Assigned Date: Tuesday, Mar. 17, 2009
Due Date: Friday, Mar. 27
Due Time: 11:55pm
Last modified on April 01, 2009, at 05:03 PM (see updates)
This assignment focuses on:
- uninformed search;
- selecting an appropriate search strategy;
- Internet intelligent agents (web crawlers); and
- information visualization
This is a pair-programming assignment (i.e., you may work with a partner). You may discuss the assignment only with your partner or the instructor.
Write an intelligent agent that searches a website (e.g., the NY Times, or the Washington Post, etc.) to harvest information of interest. The agent will be given an amount of time to search for webpages (target pages) within this website which contain specific keywords. When the time alloted is over (or when the complete website is searched, whichever comes first), the agent will output a histogram of words found on the target pages (if any).
The agent should prompt for the following (on separate lines):
- a target website (e.g., "http://nytimes.com")
- search keywords (e.g., "Jamaica bobsled")
- time limit (e.g., "120.0" in seconds)
Upon completion of the allotted time (or having exhaustively searched the website), the agent outputs:
- search statistics including:
- number of overall pages visited (e.g., '5342 pages searched')
- number of target pages found (e.g., '150 pages found containing "Jamaica" and "bobsled"')

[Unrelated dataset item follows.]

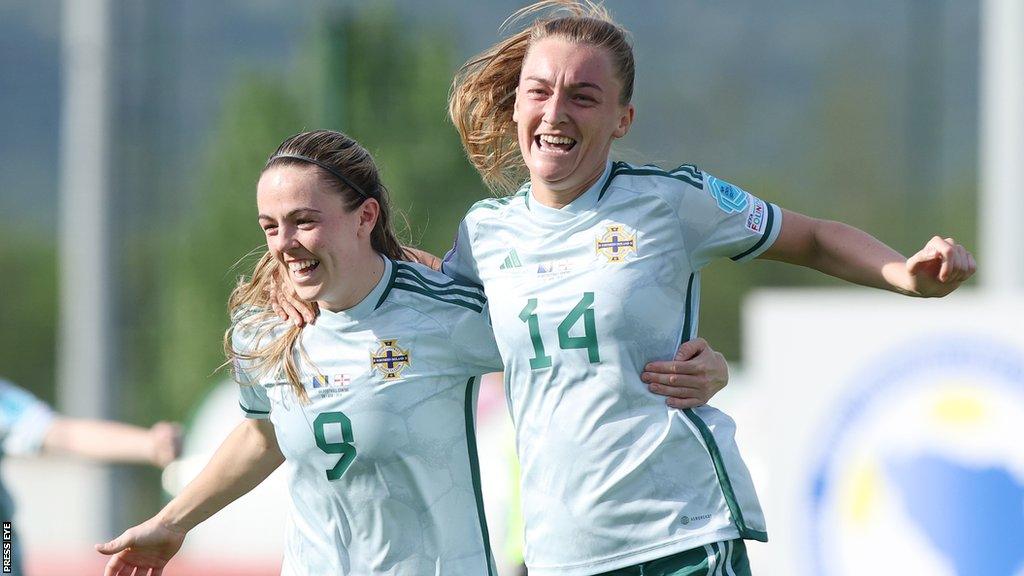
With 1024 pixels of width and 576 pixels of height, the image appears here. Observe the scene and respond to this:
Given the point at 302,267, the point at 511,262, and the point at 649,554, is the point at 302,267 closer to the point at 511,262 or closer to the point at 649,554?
the point at 511,262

- percent of target to overall pages (e.g., '2.81% target pages found')
- overall search time (in seconds)
- average time per page (in seconds)
- the 50 most popular words (in reverse order, along with their cumulative frequency of occurrence across all target pages) - if any (it's possible that no target pages were found)
- URLs of all target pages found
The agent should not revisit a page (i.e., should skip already visited URLs). The agent should contain its search within the site (i.e., should skip external links). Keywords are conjunctive (never "OR", always "AND").
See sample Python code for processing webpages, MagnatuneDownloader.py.
For information on how to time your code, see function
time() in Python module time.
Experiment with at least three different uninformed search algorithms (e.g., depth-first, breadth-first, iterative deepening, etc.) to see which one performs better.
When constructing the histogram ignore common (stop) words.
All programs that you complete in your career as a student and as a professional developer should be fully documented. Obviously, you should comment any variable, obscure statement, block of code, method, and class you create. Your comments should express why something is being done, as opposed to how – the how is shown by the code. Also, include opening comments as specified in previous assignment.
- Submit a README.txt file. Include your names, class, homework assignment, date. Also discuss the following:
- What should a search node contain? (E.g., URL of page, etc.)
- What is the goal of the search ? (Think about this carefully.)
- Order the three algorithms you tried in decreasing order of preference (performance). Justify your answer with statistics from try runs.
- Limitations of your program (e.g., things you didn't complete, or things you could do better if you had more time).
- Your source code, webcrawler.py, fully documented and tested.
- Four word clouds from http://www.wordle.net, nytimesObama.png, nytimesBush.png, washingtonPostObama.png, and washingtonPostBush.png. To generate them:
- Search NY Times, and the Washington Post using (a) keywords "president", "Obama"; and (b) keywords "president", "Bush".
- Convert each histogram to a list of repeated words (feel free to adapt wordCloud.py).
- Upload the list of repeated words to http://www.wordle.net.
- Use font "Duality", layout "Half and Half", and color "Blue meets Orange".
- Save a screenshot of the generated word cloud as a PNG.
- For example, here is the word cloud for this assignment:
Your grade will be based on how well you followed the above instructions, and the depth/quality of your work.